Ormsby had been a customs officer for 34 years before he decided to apply for the dog handling program in 2013. According to him, his fellow officers abused their dogs to get them to comply with orders. “I didn’t agree with their working style,” he testified, “or the punishments they dished out to the dogs if they did anything wrong.”

Ormsby says that he was mocked and harassed by his trainers and colleagues because he treated Buddy, the dog he was assigned to work with, with compassion.
One notable incident involved a dog that urinated on the office carpet. “[The officer] picked up the dog by its harness, punched the dog in the head, and shook him violently up and down while holding onto the back of the harness,” Ormsby said. “Then he threw the dog across the room to the exit, before going over to him, picking him up again, and throwing him into the hallway.”

According to Ormsby’s testimony, that wasn’t an isolated incident, and such treatment was not only tolerated by the customs officials, but encouraged. His conflict with the trainers culminated about a week before his final test. Ornsby was called into a meeting during which his trainer told the managers that he didn’t think that there was any chance Ornsby could pass the test. He was immediately removed from the course and dismissed.
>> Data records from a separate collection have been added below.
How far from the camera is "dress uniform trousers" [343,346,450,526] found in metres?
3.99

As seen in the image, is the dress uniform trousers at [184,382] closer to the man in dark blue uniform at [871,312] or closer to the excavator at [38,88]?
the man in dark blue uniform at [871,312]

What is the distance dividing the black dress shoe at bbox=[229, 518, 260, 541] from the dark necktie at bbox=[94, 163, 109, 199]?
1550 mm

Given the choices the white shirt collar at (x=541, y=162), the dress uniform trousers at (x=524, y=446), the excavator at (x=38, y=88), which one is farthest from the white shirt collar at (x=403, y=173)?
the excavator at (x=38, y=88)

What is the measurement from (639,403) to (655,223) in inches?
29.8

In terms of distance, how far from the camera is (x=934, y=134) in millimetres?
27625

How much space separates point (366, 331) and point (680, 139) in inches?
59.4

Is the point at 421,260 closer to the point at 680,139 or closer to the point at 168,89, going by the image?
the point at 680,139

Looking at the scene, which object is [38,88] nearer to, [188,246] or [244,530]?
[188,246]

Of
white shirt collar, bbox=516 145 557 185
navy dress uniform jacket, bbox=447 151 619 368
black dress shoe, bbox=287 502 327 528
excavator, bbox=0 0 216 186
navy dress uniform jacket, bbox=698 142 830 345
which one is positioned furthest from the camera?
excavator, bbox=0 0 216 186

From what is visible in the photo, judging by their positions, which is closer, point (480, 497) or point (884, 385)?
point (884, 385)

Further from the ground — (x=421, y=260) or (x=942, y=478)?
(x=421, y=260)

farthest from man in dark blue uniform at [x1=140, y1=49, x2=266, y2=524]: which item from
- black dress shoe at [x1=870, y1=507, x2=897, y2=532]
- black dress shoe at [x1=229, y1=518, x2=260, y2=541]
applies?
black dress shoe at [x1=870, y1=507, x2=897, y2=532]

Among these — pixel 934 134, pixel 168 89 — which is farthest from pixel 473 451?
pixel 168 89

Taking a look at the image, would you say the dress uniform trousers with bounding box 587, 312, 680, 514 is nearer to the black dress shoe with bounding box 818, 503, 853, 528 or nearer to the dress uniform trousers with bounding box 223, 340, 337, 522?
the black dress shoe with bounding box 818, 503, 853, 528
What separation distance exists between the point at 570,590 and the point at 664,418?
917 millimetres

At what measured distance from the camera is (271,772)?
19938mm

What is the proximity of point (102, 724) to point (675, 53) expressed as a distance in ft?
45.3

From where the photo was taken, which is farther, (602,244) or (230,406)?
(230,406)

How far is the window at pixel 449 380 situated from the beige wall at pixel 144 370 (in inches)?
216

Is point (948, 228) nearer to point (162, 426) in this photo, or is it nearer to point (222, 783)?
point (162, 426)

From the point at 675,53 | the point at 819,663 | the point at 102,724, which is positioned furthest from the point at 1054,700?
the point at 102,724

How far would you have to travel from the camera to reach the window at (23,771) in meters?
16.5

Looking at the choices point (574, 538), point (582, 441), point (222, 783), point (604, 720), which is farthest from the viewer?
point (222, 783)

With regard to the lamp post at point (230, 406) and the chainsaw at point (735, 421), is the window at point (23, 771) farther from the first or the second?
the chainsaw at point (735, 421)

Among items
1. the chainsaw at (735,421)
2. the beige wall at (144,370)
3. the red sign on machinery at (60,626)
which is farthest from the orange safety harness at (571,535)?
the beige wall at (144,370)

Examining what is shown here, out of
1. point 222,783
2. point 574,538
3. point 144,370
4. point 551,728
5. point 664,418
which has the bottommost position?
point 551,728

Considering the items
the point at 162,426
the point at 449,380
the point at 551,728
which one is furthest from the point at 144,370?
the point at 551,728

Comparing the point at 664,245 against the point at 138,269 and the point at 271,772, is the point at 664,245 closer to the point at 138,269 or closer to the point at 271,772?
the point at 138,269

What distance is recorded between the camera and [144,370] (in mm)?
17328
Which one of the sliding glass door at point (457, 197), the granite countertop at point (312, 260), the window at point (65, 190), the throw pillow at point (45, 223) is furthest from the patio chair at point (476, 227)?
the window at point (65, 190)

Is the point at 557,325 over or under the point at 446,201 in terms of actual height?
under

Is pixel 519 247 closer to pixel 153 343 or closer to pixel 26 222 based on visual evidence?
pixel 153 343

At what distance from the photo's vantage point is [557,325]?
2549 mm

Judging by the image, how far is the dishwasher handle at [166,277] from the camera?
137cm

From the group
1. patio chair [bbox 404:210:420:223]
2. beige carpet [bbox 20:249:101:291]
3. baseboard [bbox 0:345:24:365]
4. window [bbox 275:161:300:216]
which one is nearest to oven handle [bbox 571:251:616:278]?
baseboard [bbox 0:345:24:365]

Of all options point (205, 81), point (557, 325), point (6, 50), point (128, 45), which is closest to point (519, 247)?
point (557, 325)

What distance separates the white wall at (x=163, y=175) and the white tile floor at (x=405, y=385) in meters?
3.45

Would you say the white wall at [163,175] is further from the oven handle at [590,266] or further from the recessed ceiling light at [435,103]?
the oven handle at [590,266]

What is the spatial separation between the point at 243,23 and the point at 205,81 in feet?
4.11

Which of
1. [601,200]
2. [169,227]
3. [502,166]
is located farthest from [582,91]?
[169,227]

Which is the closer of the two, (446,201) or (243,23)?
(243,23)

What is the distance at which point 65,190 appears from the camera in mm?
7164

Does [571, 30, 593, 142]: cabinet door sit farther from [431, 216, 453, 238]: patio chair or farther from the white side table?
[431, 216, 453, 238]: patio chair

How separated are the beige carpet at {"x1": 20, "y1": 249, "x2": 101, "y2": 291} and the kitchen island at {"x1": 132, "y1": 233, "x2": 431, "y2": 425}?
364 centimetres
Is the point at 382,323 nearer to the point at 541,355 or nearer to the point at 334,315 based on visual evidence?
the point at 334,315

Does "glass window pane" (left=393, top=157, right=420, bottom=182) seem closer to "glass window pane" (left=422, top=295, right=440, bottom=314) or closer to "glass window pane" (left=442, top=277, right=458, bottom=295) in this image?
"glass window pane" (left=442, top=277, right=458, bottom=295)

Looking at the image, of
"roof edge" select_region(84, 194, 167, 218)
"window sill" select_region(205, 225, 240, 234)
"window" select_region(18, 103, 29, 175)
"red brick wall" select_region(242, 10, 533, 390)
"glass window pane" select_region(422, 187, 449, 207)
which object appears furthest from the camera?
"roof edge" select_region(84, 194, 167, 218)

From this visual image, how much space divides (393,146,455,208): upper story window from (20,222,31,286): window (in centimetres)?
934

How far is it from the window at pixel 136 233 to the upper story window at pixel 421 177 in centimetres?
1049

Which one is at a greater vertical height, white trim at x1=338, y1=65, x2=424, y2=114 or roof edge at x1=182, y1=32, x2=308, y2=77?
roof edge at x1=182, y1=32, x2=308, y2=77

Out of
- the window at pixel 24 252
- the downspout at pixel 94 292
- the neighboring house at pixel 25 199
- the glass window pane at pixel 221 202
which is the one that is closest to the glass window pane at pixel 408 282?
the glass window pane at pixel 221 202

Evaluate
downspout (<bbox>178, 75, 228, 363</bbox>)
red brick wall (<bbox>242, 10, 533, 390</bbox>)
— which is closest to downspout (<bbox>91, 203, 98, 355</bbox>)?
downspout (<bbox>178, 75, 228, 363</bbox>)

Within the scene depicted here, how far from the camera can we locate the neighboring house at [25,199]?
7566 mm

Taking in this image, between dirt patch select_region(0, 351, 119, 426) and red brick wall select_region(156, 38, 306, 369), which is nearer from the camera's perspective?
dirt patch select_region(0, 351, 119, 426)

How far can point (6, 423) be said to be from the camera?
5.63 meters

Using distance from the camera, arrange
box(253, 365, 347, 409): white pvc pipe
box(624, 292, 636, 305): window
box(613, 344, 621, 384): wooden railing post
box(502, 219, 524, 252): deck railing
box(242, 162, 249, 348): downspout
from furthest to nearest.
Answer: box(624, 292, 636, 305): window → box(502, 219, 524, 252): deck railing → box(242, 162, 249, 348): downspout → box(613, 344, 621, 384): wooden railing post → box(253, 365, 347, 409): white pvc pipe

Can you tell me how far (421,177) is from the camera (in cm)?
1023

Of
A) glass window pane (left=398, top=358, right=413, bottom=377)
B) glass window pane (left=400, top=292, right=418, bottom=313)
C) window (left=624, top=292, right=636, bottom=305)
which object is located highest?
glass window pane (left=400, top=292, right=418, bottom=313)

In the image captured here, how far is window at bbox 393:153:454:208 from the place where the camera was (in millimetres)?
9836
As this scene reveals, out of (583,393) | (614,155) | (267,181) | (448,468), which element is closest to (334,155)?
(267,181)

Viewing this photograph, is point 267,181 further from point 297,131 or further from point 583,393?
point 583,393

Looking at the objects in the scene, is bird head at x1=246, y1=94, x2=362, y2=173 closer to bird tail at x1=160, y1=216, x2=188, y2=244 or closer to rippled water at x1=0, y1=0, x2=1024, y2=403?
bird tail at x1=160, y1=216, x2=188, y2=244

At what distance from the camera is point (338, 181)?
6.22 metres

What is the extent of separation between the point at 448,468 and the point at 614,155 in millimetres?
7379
All dog lovers can be glad that the tribunal decided in Ornsby’s favor, but unfortunately, the decision said little about the appropriate treatment of dogs. It focused more on the fact that Ornsby was dismissed before he had a chance to prove himself in the final test: “To allow the applicant to take the test would have proved beyond doubt whether or not he was capable of being a dog handler,” the tribunal said in their decision. “Given the importance of the test and the fact that it was less than two weeks away, the decision to deny the applicant to prove his worth was fundamentally flawed.”
We’re happy that an injustice was corrected, but as of now, there’s no sign that an investigation into the treatment of customs dogs is being considered, which is an even greater injustice than Ornsby’s termination.